> **Textauszug**
· · · ·
Müldner ist wieder bei mir eingetroffen.

Wie heißt es von dem Vater Noah in der Bibel? »Da aber die Taube nicht fand, da ihr Fuß ruhen konnte, kam sie wieder zu ihm in den Kasten; denn das Gewässer war noch auf dem ganzen Erdboden. Da tat er die Hand heraus und nahm sie zu sich in den Kasten. – Da harrete er noch andere sieben Tage.«

So bleibt nichts, als das Herz in beide Hände nehmen und in den dritten Winter auf der Insel gehen.

Eine große Freude habe ich erlebt: Besuch! Meine kleine Schwester ist auf dem Rückwege von Doorn auf ein paar Tage auch bei mir gewesen. Wer wissen könnte, was wir einander seit Kindheitstagen sind – der »große Bruder« der kleinen Sissy und umgekehrt – der könnte auch mit uns fühlen, wie viel uns beiden dieses Wiedersehen nach so langen Jahren gegeben hat.
· · · ·
> **Datenauszüge**
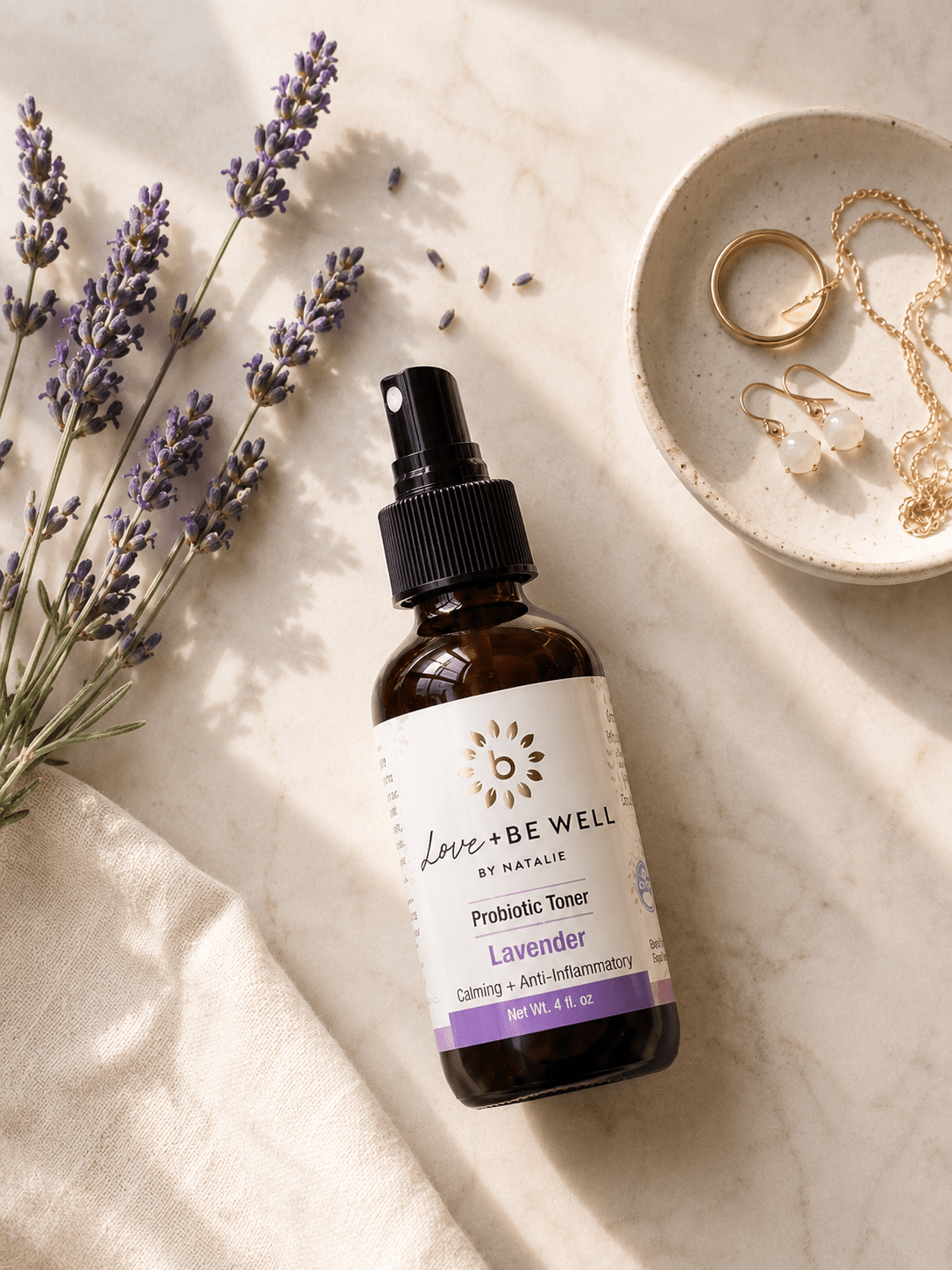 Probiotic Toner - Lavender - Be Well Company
· · · ·
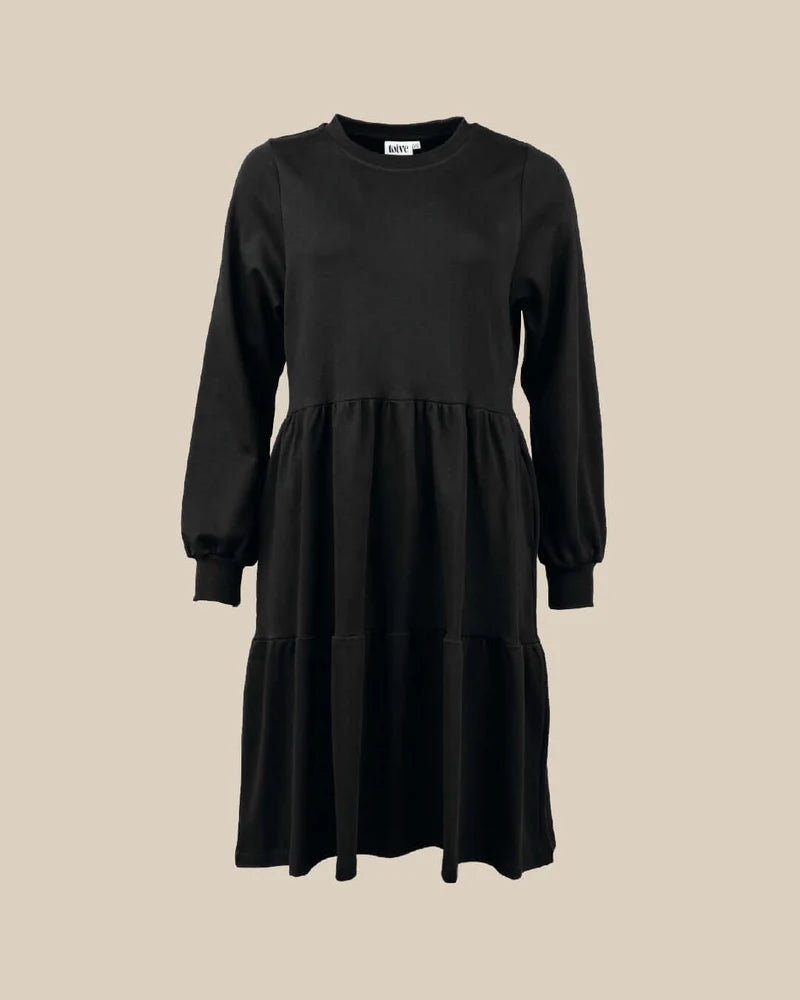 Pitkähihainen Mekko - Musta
· · · ·
> **Aufgaben**
1 > Fasse den Textauszug in zwei Sätzen zusammen.
2 > Gib aus dem Textauszug alles von „Müldner ist wieder“ bis hinunter zu „der Insel gehen.“ wortgetreu wieder.
3 > Schreibe den Text über den dritten Winter auf der Insel und den Besuch der kleinen Schwester im Anschluss an seinen letzten Satz weiter.

> **Lösungen**
1 > Müldner ist wieder eingetroffen, und nach einem Bibelzitat über Noah und die Taube heißt es, es bleibe nichts, als das Herz in beide Hände zu nehmen und in den dritten Winter auf der Insel zu gehen. Als große Freude wird der Besuch der kleinen Schwester geschildert, die auf dem Rückweg von Doorn einige Tage geblieben ist und deren Wiedersehen nach so langen Jahren beiden viel gegeben hat.

2 >
Müldner ist wieder bei mir eingetroffen.

Wie heißt es von dem Vater Noah in der Bibel? »Da aber die Taube nicht fand, da ihr Fuß ruhen konnte, kam sie wieder zu ihm in den Kasten; denn das Gewässer war noch auf dem ganzen Erdboden. Da tat er die Hand heraus und nahm sie zu sich in den Kasten. – Da harrete er noch andere sieben Tage.«

So bleibt nichts, als das Herz in beide Hände nehmen und in den dritten Winter auf der Insel gehen.

3 >
Kaum daß meine kleine Herzogin dann wieder abgereist war, hat auch das Stürmen von der See her eingesetzt. Wüst – ohne Pause durch Tag und Nacht. Gerade daß das Fegen uns das Dach der Pastorie nicht über unseren Köpfen fortgerissen hat. Wie im Großangriff ist der Winter diesmal über uns hergefallen: mit jäh hereinbrechendem Absinken der Temperatur, mit Schneetreiben und harten Frösten und Eismassen in der Zuidersee. Schlimmer noch als der bittere erste Winter unseres Hierseins vor zwei Jahren läßt er sich an.

Jetzt machen schneidend scharfer Nordost und schwerer Eisgang in der See die Verbindung mit dem Festlande beinahe unmöglich. Dazu ist die Telephonverbindung unterbrochen, so daß man richtig abgeschnitten ist von aller Welt.

Und die letzten Nachrichten vom Krankenbette meiner lieben Mutter so bitter trübe, daß man alles befürchten muß. Denk' ich daran, so drängt sich mir wie ein Gebet der Gedanke auf: Nicht jetzt – in diesen Tagen nicht! –

Um drei Uhr, spätestens um vier Uhr ist es dunkle Nacht. Dann sitze ich neben dem kleinen Eisenofen bei der Petroleumlampe vor den Büchern, vor den Papieren.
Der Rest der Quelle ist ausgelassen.